*Do this*
Copy out each line of the entries below that contains the word "does". Only matches with the same capitalization count.

*Dataset excerpts*
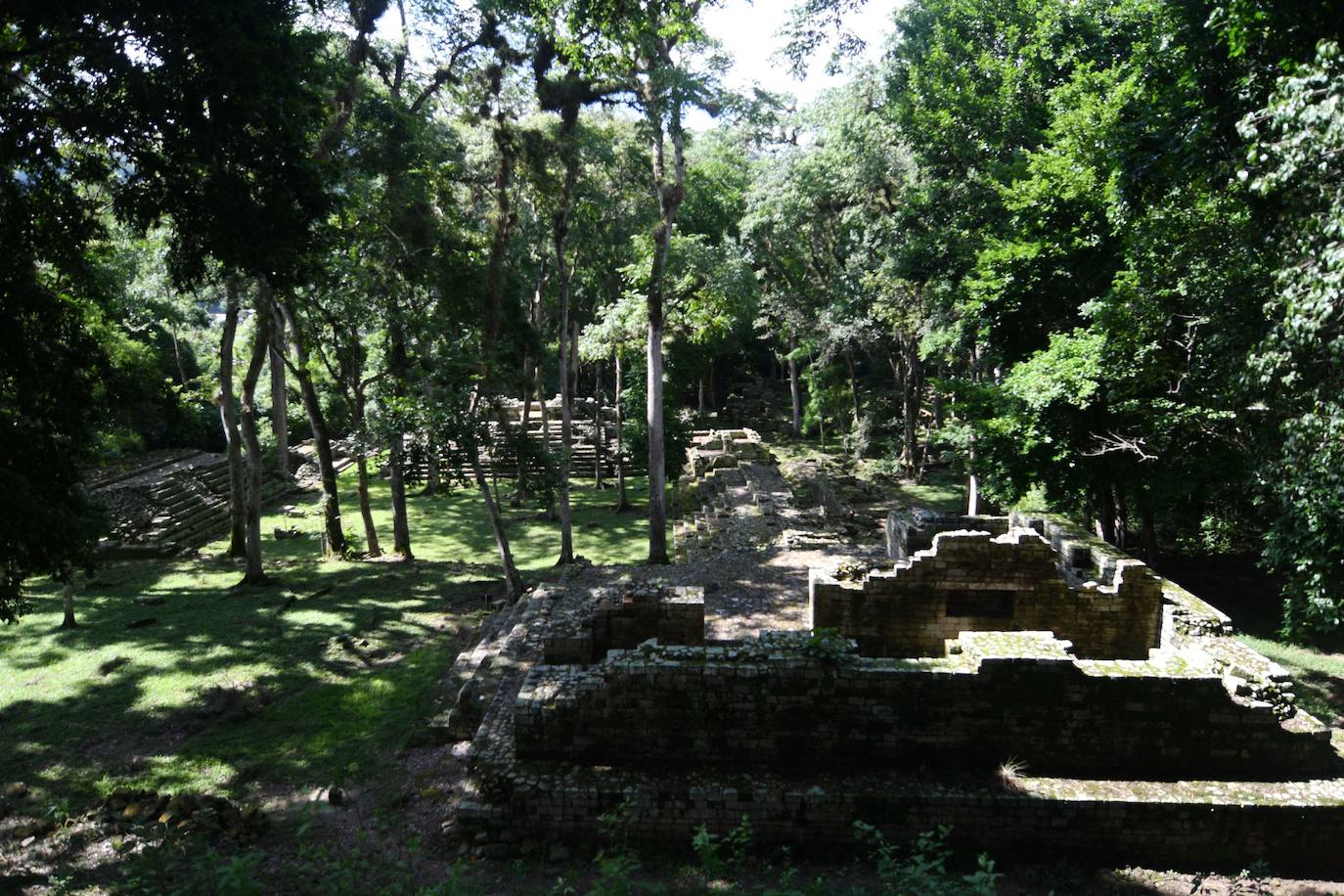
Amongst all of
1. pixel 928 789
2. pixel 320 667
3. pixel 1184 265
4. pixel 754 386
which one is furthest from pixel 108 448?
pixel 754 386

---

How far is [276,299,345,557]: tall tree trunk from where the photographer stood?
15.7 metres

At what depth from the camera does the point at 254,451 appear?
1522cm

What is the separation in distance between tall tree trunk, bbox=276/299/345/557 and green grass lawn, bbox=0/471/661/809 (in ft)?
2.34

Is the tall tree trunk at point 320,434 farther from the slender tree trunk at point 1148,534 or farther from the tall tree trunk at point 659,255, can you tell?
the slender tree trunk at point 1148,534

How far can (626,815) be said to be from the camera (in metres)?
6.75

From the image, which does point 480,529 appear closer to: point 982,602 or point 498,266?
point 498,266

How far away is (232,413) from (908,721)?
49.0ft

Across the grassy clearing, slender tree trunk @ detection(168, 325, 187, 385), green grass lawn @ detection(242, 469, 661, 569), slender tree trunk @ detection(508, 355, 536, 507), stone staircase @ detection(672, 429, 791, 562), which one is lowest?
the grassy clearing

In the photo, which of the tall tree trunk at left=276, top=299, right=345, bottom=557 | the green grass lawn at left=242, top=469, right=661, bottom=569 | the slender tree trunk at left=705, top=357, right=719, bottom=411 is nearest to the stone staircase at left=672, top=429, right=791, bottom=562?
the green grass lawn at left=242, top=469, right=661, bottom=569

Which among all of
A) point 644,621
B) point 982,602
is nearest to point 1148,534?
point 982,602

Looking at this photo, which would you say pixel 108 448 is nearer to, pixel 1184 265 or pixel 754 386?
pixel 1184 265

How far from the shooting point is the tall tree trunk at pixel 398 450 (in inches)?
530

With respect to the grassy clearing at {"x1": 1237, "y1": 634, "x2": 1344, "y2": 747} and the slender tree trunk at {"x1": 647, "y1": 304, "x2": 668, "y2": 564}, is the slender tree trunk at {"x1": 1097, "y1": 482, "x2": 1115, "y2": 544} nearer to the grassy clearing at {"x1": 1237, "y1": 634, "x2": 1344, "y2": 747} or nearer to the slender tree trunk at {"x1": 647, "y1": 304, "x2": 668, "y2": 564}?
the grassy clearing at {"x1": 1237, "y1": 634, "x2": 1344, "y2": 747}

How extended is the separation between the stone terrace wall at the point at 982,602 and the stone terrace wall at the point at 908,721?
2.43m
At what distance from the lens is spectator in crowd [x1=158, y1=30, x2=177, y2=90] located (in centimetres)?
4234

*Right answer*
At what depth from the camera does the point at 254,451 appear?
From the image, which does point 480,529 appear closer to: point 982,602 or point 498,266?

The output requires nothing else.